Indexes & Performance
Database indexing strategies and performance optimization
Indexes & Performance
Strategic indexing is crucial for Smart Shelf's performance, especially as inventory data grows. This section covers our indexing strategy and performance optimization techniques.
Index Types and Usage
Single Column Indexes
Primary indexes for frequently queried columns:
-- Product identification and search
CREATE INDEX idx_products_sku ON products(sku);
CREATE INDEX idx_products_name ON products(name);
CREATE INDEX idx_products_category ON products(category_id);
CREATE INDEX idx_products_active ON products(is_active);
-- User management
CREATE INDEX idx_users_email ON users(email);
CREATE INDEX idx_users_role ON users(role);
CREATE INDEX idx_users_active ON users(is_active);
-- Inventory tracking
CREATE INDEX idx_inventory_product ON inventory(product_id);
CREATE INDEX idx_inventory_warehouse ON inventory(warehouse_id);
CREATE INDEX idx_inventory_available ON inventory(quantity_available);
-- Order management
CREATE INDEX idx_purchase_orders_status ON purchase_orders(status);
CREATE INDEX idx_purchase_orders_supplier ON purchase_orders(supplier_id);
CREATE INDEX idx_sales_orders_customer ON sales_orders(customer_id);
CREATE INDEX idx_sales_orders_status ON sales_orders(status);
Composite Indexes
Multi-column indexes for complex query patterns:
-- Inventory queries by product and warehouse
CREATE INDEX idx_inventory_product_warehouse ON inventory(product_id, warehouse_id);
-- Stock movements with date filtering
CREATE INDEX idx_stock_movements_product_date ON stock_movements(product_id, created_at);
CREATE INDEX idx_stock_movements_warehouse_date ON stock_movements(warehouse_id, created_at);
-- Order items relationships
CREATE INDEX idx_purchase_order_items_order_product ON purchase_order_items(purchase_order_id, product_id);
CREATE INDEX idx_sales_order_items_order_product ON sales_order_items(sales_order_id, product_id);
-- User sessions for security
CREATE INDEX idx_user_sessions_user_expires ON user_sessions(user_id, expires_at);
-- Audit trail queries
CREATE INDEX idx_audit_logs_table_record ON audit_logs(table_name, record_id);
CREATE INDEX idx_audit_logs_user_date ON audit_logs(user_id, created_at);
Partial Indexes
Conditional indexes for specific use cases:
-- Low stock alerts
CREATE INDEX idx_inventory_low_stock ON inventory(quantity_on_hand, quantity_allocated)

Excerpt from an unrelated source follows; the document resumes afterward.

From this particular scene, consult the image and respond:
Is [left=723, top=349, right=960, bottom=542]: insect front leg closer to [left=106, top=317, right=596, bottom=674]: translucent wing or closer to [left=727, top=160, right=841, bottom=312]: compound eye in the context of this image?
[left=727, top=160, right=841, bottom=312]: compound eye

WHERE quantity_on_hand <= quantity_allocated;
-- Active products only
CREATE INDEX idx_active_products_name ON products(name)
WHERE is_active = true AND deleted_at IS NULL;
-- Pending orders
CREATE INDEX idx_pending_purchase_orders ON purchase_orders(created_at)
WHERE status IN ('draft', 'sent', 'confirmed');
-- Overdue invoices
CREATE INDEX idx_overdue_invoices ON invoices(due_date, customer_id)
WHERE status NOT IN ('paid', 'cancelled') AND due_date < CURRENT_DATE;
-- Recent stock movements
CREATE INDEX idx_recent_stock_movements ON stock_movements(product_id, created_at)
WHERE created_at >= CURRENT_DATE - INTERVAL '30 days';
Full-Text Search Indexes
GIN indexes for text search capabilities:
-- Product search across name and description
CREATE INDEX idx_products_search ON products
USING GIN(to_tsvector('english', name || ' ' || COALESCE(description, '')));
-- Customer search
CREATE INDEX idx_customers_search ON customers
USING GIN(to_tsvector('english', name || ' ' || COALESCE(email, '')));
-- Supplier search
CREATE INDEX idx_suppliers_search ON suppliers
USING GIN(to_tsvector('english', name || ' ' || COALESCE(contact_name, '')));
-- Example usage:
-- SELECT * FROM products
-- WHERE to_tsvector('english', name || ' ' || COALESCE(description, ''))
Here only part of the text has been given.